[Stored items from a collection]

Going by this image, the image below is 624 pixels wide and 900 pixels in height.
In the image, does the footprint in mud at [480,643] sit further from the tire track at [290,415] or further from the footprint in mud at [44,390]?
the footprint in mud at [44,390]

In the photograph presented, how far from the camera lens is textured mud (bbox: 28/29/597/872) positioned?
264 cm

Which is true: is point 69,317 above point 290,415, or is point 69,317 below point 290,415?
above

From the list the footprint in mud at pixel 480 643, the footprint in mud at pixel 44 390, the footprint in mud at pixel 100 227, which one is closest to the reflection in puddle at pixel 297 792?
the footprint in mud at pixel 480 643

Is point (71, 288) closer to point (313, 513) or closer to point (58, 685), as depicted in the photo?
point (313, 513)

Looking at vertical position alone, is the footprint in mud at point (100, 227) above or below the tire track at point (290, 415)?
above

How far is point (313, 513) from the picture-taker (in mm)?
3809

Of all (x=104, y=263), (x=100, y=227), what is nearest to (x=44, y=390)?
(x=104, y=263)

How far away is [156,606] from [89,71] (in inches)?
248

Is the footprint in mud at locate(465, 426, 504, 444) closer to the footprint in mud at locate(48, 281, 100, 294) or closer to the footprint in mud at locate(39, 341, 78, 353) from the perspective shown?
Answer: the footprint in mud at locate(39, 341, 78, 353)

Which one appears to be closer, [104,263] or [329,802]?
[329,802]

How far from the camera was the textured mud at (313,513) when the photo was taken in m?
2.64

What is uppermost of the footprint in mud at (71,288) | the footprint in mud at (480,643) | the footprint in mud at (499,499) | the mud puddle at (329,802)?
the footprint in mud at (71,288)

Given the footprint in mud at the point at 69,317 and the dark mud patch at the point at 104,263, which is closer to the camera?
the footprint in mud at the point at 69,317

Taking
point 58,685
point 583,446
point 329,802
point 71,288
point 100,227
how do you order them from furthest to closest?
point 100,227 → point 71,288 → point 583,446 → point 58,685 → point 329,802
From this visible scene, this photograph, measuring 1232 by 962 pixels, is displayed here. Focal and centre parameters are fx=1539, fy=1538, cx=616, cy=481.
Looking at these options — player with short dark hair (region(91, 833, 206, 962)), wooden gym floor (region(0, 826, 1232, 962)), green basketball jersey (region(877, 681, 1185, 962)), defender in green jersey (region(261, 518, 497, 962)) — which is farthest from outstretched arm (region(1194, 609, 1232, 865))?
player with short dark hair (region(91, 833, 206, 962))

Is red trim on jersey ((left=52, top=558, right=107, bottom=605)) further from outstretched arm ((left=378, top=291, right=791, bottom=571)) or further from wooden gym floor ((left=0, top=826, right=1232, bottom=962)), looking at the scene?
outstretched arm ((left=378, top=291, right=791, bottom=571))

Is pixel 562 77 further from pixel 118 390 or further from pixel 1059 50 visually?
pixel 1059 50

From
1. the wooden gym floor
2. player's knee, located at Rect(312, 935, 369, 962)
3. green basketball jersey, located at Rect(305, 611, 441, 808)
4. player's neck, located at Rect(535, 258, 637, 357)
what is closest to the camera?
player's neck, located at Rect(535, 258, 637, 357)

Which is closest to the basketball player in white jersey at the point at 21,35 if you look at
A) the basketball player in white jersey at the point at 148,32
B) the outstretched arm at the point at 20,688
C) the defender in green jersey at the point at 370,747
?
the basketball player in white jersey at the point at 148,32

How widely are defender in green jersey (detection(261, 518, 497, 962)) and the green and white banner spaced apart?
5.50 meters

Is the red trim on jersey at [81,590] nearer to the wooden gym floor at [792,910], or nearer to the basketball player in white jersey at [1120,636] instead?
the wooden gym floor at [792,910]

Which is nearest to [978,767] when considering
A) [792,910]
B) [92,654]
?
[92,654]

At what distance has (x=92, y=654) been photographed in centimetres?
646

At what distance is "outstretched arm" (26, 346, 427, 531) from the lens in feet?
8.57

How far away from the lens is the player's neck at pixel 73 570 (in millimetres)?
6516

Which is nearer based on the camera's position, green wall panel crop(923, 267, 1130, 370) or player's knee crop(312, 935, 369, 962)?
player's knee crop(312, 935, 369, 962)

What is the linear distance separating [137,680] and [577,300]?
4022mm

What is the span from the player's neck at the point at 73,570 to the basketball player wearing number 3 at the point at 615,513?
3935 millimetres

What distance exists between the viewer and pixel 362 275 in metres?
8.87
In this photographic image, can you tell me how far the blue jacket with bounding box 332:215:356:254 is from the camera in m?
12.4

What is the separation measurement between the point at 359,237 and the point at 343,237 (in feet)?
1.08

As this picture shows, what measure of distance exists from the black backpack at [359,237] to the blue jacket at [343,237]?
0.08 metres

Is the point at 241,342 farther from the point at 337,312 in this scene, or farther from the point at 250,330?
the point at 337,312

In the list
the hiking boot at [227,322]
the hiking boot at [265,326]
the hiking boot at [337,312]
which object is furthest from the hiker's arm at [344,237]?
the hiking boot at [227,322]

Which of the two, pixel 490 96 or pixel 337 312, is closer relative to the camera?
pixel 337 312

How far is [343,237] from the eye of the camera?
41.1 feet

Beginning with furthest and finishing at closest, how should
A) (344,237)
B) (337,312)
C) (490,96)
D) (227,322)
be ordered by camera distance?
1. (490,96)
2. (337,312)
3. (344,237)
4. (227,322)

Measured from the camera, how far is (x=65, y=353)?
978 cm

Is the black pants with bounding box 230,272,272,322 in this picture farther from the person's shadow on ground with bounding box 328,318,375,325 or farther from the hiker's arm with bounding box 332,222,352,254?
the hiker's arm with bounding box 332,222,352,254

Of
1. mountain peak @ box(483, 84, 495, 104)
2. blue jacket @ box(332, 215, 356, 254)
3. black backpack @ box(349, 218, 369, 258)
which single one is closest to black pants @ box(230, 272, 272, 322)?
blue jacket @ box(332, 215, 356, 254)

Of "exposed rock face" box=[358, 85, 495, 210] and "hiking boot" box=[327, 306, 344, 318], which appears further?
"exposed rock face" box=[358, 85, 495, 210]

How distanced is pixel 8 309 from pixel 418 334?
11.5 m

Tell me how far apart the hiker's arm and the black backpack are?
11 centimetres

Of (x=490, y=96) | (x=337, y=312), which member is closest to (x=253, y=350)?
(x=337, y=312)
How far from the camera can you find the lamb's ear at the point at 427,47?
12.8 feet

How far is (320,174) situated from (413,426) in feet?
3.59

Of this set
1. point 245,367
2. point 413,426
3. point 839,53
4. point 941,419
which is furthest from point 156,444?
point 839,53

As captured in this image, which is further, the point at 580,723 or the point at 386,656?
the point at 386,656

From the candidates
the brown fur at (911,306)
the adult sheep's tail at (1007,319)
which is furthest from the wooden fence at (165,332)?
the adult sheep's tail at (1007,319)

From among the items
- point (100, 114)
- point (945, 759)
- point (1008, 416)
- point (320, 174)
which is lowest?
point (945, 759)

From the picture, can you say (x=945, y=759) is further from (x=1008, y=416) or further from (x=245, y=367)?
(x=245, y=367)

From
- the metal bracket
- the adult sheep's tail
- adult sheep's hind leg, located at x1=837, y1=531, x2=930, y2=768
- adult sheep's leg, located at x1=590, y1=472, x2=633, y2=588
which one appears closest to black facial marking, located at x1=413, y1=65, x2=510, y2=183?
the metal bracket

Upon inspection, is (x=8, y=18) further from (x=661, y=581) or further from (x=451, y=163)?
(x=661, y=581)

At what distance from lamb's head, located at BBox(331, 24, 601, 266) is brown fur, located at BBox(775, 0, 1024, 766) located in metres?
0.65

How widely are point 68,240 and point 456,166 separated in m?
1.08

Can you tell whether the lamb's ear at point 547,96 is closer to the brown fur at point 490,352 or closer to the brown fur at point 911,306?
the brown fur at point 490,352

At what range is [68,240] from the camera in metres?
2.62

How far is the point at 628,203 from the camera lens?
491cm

[Job]
Produce an exact copy of the lines from the one containing "As captured in" through the last line, and of nothing else.

[Exercise answer]
As captured in this image, which is further, the point at 580,723 or the point at 386,656?
the point at 386,656

From the candidates
the brown fur at (911,306)
the adult sheep's tail at (1007,319)
which is furthest from the wooden fence at (165,332)?
the adult sheep's tail at (1007,319)

From among the items
- point (100, 114)
- point (945, 759)
- point (1008, 416)
- point (320, 174)
which is lowest?
point (945, 759)

From the picture, can you say (x=945, y=759) is further from (x=1008, y=416) or further from (x=245, y=367)?
(x=245, y=367)

From
- the metal bracket
- the adult sheep's tail
- adult sheep's hind leg, located at x1=837, y1=531, x2=930, y2=768
- adult sheep's leg, located at x1=590, y1=472, x2=633, y2=588
which one appears closest to black facial marking, located at x1=413, y1=65, x2=510, y2=183?
the metal bracket

Upon inspection, is (x=8, y=18) further from (x=661, y=581) or further from (x=451, y=163)?
(x=661, y=581)

At what distance from lamb's head, located at BBox(331, 24, 601, 266) is brown fur, located at BBox(775, 0, 1024, 766) located in metres?
0.65

How widely are point 68,240 and point 456,166 separated in m?
1.08

Can you tell whether the lamb's ear at point 547,96 is closer to the brown fur at point 490,352 or closer to the brown fur at point 911,306?
the brown fur at point 490,352

At what range is [68,240] from the camera in metres?
2.62

How far is the point at 628,203 from the camera lens?
491cm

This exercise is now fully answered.